Historia de otros tiempos

Tenía una fecha de entrega pactada, pero se sentaba adelante del monitor y la hoja virtual seguía en blanco. El café se estaba enfriando en el jarrito térmico y Soda Stereo sonaba a pleno.

«Después de un baño cerebral estaba listo para ser amado»

Esa frase se adecuaba a la perfección a su situación actual. Estaba lista para ser amada, pero no había nadie que la pudiese amar.

Empezó a hacer frío. Se cortó la luz, aunque la batería de la notebook hizo que esta no se apagara. Nada. ¡Ideas! ¡Necesito ideas! Se empezó a decir a si misma con la esperanza que una idea apareciera en su mente para la nota que tenía que entregar. Maldito bloqueo de escritor.

Y de repente el monitor se apagó, como si se hubiese quedado sin batería. Pero ella sabía que la computadora estaba cargada al todo. No podía ser, pero era.

«Todo es tan previsible, tan frío»

Su mente reproducía la música que en su computadora había dejado de sonar. Pero no se sentía como si fuese un pensamiento, se sentía como si en su equipo de audio esta música estuviese sonando por los parlantes, que realmente, estaban apagados.
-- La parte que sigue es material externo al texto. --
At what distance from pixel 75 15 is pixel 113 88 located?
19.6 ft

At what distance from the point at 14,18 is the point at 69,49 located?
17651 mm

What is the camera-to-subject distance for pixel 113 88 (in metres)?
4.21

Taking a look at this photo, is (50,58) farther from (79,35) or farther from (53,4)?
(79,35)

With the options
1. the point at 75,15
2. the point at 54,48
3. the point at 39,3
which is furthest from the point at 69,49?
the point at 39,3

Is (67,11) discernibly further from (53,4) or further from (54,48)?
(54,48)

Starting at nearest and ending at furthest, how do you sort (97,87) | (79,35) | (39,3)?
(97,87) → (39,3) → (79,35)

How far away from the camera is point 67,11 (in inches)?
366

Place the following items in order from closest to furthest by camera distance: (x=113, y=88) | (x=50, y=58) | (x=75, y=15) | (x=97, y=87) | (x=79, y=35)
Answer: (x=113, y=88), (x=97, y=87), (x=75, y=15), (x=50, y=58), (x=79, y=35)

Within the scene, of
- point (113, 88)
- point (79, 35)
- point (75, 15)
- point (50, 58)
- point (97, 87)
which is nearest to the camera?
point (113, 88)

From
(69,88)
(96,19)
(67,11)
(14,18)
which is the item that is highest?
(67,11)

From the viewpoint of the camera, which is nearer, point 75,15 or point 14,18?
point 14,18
Se paró y se fue a mirar por la ventana y de pronto era todo blanco. No habían calles, ni habían autos. No estaba en su barrio, raramente le daba la impresión de que la música la había transportado a otro lado. Y así era.

Encontró en su escritorio, al lado de su computadora, ahora apagada, un cuaderno con una lapicera en sus espirales, y sintió la necesidad imperiosa de escribir. Sintió que sus dedos cobraban vida propia y llenó ese cuaderno, y la música cada vez sonaba más fuerte. Y de pronto sintió que todas las emociones del mundo la llenaban de la calma que nunca había sentido en su vida. Quizá eso era lo que le faltaba.

De pronto, ella ya no tenía control. Del cuaderno empezó a escribir en las paredes una historia tan antigua como el tiempo. En donde nevaba más que otra cosa y no habían computadoras, no había nada. Solo había música. Y cerró los ojos mientras que de sus ojos brotaban lágrimas.

Cuando abrió los ojos ya sus manos estaban llenas de cicatrices y llagas. Nadie la escuchaba y a nadie le importaba. La historia tan antigua como el tiempo tenía que ser contada, y nadie más quería escucharla. Soda Stereo seguía sonando en su mente.

«Come de mí, come de mi carne».

Nadie la escuchaba. En ese lugar de blancas paredes ya nadie escucha. Le llaman loquero, pero ella sabe, ahí adentro están más cuerdos que los demás.